Xiao Yaqing, head of the State-owned Assets Supervision and Administration Commission, the nation’s top economic regulator, said: “We welcome companies of all ownership types, as well as foreign companies, to participate in China’s SOEs mixed-ownership reform.”
But he also expressed the wish that the United States could offer a level playing field to Chinese SOEs.
“We hope the United States opens (its market) to Chinese SOEs, and has a complete, accurate and objective knowledge of China.”
So far, the first two batches of SOEs, totaling 19, are implementing mixed-ownership reforms. They covered key areas such as power, oil and gas, railway, civil aviation, and the military industry.
“We are currently conducting research on the third batch of mixed-ownership reform pilots, which is expected to be issued soon,” said Peng Huagang, deputy secretary-general of the State-owned Assets Supervision and Administration Commission, the country’s top SOE regulator.
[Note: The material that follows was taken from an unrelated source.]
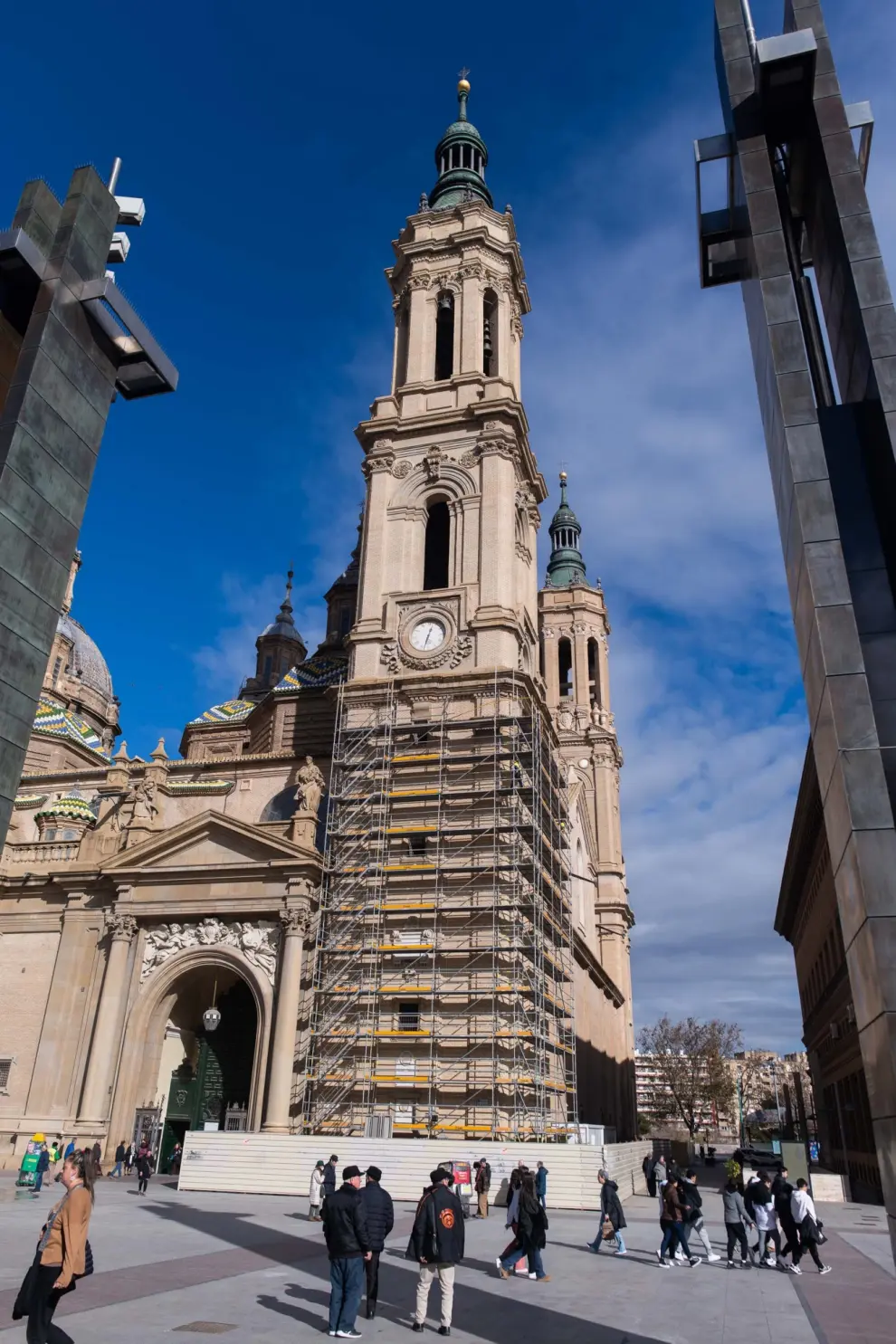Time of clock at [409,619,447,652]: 12:32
Xiao said the reform has achieved good results, but more time is required for further progress to be made.
Apart from the mixed-ownership reform, restructuring plans were also implemented to set up industry giants while reducing the total number of SOEs.
Since 2013, 34 central SOEs have been restructured, including a merger of two of China’s top bullet train makers and between two major steel-makers. The overhaul reduced the number of central SOEs to 98 from 117.
But neither scale nor quantity were “primary goals”, Xiao underscored. “Technology and market development motivate the restructuring of centrally administrated SOEs. These are the standards we are following.”
Therefore the number of central SOEs may decline or increase, according to Xiao. To meet market demand, “new groups may be set up”, he said.
When asked about the possibility of the merger of two subsidiaries of China State Shipbuilding Corp, a primary contractor for China’s naval force, Xiao said: “All might happen,” without elaborating. CSSC Holdings Ltd and CSSC Offshore and Marine Engineering Co Ltd halted stock trading on Sept 27, after parent company CSSC announced it was preparing a major asset reorganization.
Calls to deleverage have been a major element of government policy meetings.
The current debt risk level of central SOEs is “reasonable, appropriate and controllable”, Xiao reiterated, pointing to the declining average debt-to-asset ratio, which dropped to 66.5 percent by the end of August, 0.2 percentage points lower than at the beginning of this year.
To further lower SOEs’ debt levels, one of the actionable steps is to regulate the scale of investment, according to Xiao. “We need to strictly control the investment plans of SOEs whose debt ratio is rising,” he said.
Sang Baichuan, a professor at the University of International Business and Economics in Beijing, said the key of reforming SOEs is to differentiate their services in the public interest from business for commercial gain, so that SOEs cannot use providing public services as an excuse for big losses.